| Description of the task |
Transcribe the records that follow, preserving every word.
------------------------
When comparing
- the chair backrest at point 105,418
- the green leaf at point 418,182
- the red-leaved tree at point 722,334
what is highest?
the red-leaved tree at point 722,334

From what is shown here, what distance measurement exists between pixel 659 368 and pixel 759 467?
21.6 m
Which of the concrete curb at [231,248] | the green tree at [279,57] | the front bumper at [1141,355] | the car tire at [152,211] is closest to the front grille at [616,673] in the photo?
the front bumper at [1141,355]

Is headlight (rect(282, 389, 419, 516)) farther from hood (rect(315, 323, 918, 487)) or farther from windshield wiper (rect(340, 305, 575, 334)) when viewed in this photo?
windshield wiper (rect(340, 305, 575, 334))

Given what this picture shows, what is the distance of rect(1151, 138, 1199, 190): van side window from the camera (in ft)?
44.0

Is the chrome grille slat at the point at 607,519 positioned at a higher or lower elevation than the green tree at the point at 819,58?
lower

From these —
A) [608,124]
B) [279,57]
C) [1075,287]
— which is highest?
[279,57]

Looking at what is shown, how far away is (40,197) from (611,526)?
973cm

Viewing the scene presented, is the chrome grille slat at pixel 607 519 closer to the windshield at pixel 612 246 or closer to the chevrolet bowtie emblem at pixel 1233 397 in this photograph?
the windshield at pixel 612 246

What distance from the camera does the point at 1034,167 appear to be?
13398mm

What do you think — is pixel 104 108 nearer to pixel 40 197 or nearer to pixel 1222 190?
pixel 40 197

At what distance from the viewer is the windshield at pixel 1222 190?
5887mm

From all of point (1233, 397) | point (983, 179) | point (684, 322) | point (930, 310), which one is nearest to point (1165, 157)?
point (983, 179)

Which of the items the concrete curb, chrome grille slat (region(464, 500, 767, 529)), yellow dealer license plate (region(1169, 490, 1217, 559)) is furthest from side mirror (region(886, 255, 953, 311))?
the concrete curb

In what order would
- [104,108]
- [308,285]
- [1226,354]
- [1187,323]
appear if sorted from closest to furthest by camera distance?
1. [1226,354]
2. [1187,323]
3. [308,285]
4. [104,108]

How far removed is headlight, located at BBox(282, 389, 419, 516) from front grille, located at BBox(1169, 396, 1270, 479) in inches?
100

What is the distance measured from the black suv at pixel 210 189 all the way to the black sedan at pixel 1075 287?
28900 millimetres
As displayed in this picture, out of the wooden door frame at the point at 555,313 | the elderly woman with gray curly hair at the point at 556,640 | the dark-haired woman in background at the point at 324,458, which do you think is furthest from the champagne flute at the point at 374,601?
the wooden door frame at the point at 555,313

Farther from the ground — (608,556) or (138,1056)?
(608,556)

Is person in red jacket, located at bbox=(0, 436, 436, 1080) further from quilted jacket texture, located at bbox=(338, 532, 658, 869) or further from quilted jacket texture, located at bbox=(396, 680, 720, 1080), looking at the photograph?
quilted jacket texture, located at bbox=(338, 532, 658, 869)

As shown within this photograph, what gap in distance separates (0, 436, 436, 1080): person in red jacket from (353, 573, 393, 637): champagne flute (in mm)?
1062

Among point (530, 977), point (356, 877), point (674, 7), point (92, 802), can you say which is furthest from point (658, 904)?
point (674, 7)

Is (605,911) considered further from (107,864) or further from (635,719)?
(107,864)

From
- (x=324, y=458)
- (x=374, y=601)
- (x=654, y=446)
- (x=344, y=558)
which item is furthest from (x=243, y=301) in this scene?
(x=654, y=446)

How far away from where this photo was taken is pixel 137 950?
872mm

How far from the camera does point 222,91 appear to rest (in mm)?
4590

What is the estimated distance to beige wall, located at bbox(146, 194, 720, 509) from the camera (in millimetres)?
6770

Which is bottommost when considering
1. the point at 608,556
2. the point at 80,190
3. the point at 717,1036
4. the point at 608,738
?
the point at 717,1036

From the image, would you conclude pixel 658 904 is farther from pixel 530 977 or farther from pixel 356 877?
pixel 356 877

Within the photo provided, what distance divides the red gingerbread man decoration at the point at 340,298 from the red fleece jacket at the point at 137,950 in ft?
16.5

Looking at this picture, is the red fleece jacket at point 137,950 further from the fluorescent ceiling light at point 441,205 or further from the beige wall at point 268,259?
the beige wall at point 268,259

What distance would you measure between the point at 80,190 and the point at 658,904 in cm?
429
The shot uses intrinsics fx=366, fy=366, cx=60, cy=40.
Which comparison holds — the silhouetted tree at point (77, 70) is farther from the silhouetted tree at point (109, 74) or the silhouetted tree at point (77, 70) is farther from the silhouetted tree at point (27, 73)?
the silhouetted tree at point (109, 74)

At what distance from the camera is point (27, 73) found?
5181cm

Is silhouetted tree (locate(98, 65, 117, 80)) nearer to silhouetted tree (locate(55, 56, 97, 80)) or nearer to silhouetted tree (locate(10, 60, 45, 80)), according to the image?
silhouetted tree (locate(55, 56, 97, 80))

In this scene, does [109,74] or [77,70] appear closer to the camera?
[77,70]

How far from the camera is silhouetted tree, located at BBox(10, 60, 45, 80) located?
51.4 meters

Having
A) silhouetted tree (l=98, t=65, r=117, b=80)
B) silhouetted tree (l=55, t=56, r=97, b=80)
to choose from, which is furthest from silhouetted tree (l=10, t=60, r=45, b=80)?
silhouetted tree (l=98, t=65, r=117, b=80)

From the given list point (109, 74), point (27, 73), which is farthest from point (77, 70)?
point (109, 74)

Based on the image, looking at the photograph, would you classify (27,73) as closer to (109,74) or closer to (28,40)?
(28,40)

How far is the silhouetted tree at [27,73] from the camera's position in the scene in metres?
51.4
------------------------
| Reply |
When comparing
- the chair backrest at point 105,418
- the green leaf at point 418,182
- the red-leaved tree at point 722,334
what is highest?
the red-leaved tree at point 722,334

From what is shown here, what distance measurement exists between pixel 659 368 and pixel 759 467?
21.6 m
Which of the concrete curb at [231,248] | the green tree at [279,57] | the front bumper at [1141,355] | the car tire at [152,211] is closest to the front grille at [616,673] in the photo?
the front bumper at [1141,355]

Is headlight (rect(282, 389, 419, 516)) farther from hood (rect(315, 323, 918, 487)) or farther from windshield wiper (rect(340, 305, 575, 334)) when viewed in this photo?
windshield wiper (rect(340, 305, 575, 334))

Given what this picture shows, what is the distance of rect(1151, 138, 1199, 190): van side window from the camera (in ft)?
44.0

Is the chrome grille slat at the point at 607,519 positioned at a higher or lower elevation than the green tree at the point at 819,58?
lower

From these —
A) [608,124]
B) [279,57]
C) [1075,287]
— which is highest?
[279,57]

Looking at what is shown, how far away is (40,197) from (611,526)?
973cm

Viewing the scene presented, is the chrome grille slat at pixel 607 519 closer to the windshield at pixel 612 246 or closer to the chevrolet bowtie emblem at pixel 1233 397 in this photograph?
the windshield at pixel 612 246

What distance from the camera does the point at 1034,167 appear to be?
13398mm

What do you think — is pixel 104 108 nearer to pixel 40 197 or nearer to pixel 1222 190?
pixel 40 197

At what distance from the viewer is the windshield at pixel 1222 190?
5887mm

From all of point (1233, 397) | point (983, 179) | point (684, 322) | point (930, 310), which one is nearest to point (1165, 157)?
point (983, 179)

Which of the items the concrete curb, chrome grille slat (region(464, 500, 767, 529)), yellow dealer license plate (region(1169, 490, 1217, 559)) is furthest from side mirror (region(886, 255, 953, 311))?
the concrete curb

In what order would
- [104,108]
- [308,285]
- [1226,354]
- [1187,323]
appear if sorted from closest to furthest by camera distance?
1. [1226,354]
2. [1187,323]
3. [308,285]
4. [104,108]

How far removed is headlight, located at BBox(282, 389, 419, 516) from front grille, located at BBox(1169, 396, 1270, 479) in inches?
100

What is the distance measured from the black suv at pixel 210 189 all the way to the black sedan at pixel 1075 287?
28900 millimetres
As displayed in this picture, out of the wooden door frame at the point at 555,313 | the elderly woman with gray curly hair at the point at 556,640 | the dark-haired woman in background at the point at 324,458, which do you think is furthest from the champagne flute at the point at 374,601?
the wooden door frame at the point at 555,313

Farther from the ground — (608,556) or (138,1056)?
(608,556)

Is person in red jacket, located at bbox=(0, 436, 436, 1080) further from quilted jacket texture, located at bbox=(338, 532, 658, 869) or further from quilted jacket texture, located at bbox=(396, 680, 720, 1080), looking at the photograph?
quilted jacket texture, located at bbox=(338, 532, 658, 869)

As shown within this photograph, what gap in distance separates (0, 436, 436, 1080): person in red jacket from (353, 573, 393, 637): champagne flute (in mm)?
1062

Among point (530, 977), point (356, 877), point (674, 7), point (92, 802), can you say which is furthest from point (658, 904)?
point (674, 7)

Is (605,911) considered further from (107,864) or further from (635,719)?
(107,864)

From
- (x=324, y=458)
- (x=374, y=601)
- (x=654, y=446)
- (x=344, y=558)
which item is furthest from (x=243, y=301) in this scene?
(x=654, y=446)

How far away from where this photo was taken is pixel 137 950?
872mm

How far from the camera does point 222,91 appear to rest (in mm)?
4590

What is the estimated distance to beige wall, located at bbox(146, 194, 720, 509) from the camera (in millimetres)?
6770

Which is bottommost when considering
1. the point at 608,556
2. the point at 80,190
3. the point at 717,1036
4. the point at 608,738
?
the point at 717,1036

From the image, would you conclude pixel 658 904 is farther from pixel 530 977 or farther from pixel 356 877?
pixel 356 877

Within the photo provided, what distance divides the red gingerbread man decoration at the point at 340,298 from the red fleece jacket at the point at 137,950 in ft?
16.5

Looking at this picture, is the red fleece jacket at point 137,950 further from the fluorescent ceiling light at point 441,205 or further from the beige wall at point 268,259?
the beige wall at point 268,259

What distance would you measure between the point at 80,190 and the point at 658,904 in cm?
429
The shot uses intrinsics fx=366, fy=366, cx=60, cy=40.
Which comparison holds — the silhouetted tree at point (77, 70) is farther from the silhouetted tree at point (109, 74) or the silhouetted tree at point (77, 70) is farther from the silhouetted tree at point (27, 73)?
the silhouetted tree at point (109, 74)

At what distance from the camera is point (27, 73) found?
5181cm

Is silhouetted tree (locate(98, 65, 117, 80)) nearer to silhouetted tree (locate(55, 56, 97, 80)) or nearer to silhouetted tree (locate(10, 60, 45, 80)), according to the image?
silhouetted tree (locate(55, 56, 97, 80))

In this scene, does [109,74] or [77,70] appear closer to the camera?
[77,70]

How far from the camera is silhouetted tree, located at BBox(10, 60, 45, 80) located?
51.4 meters

Having
A) silhouetted tree (l=98, t=65, r=117, b=80)
B) silhouetted tree (l=55, t=56, r=97, b=80)
to choose from, which is furthest from silhouetted tree (l=10, t=60, r=45, b=80)?
silhouetted tree (l=98, t=65, r=117, b=80)

From the given list point (109, 74), point (27, 73), which is farthest from point (77, 70)?
point (109, 74)

Based on the image, looking at the photograph, would you classify (27,73) as closer to (109,74) or closer to (28,40)?
(28,40)

How far is the silhouetted tree at [27,73] from the camera's position in the scene in metres?
51.4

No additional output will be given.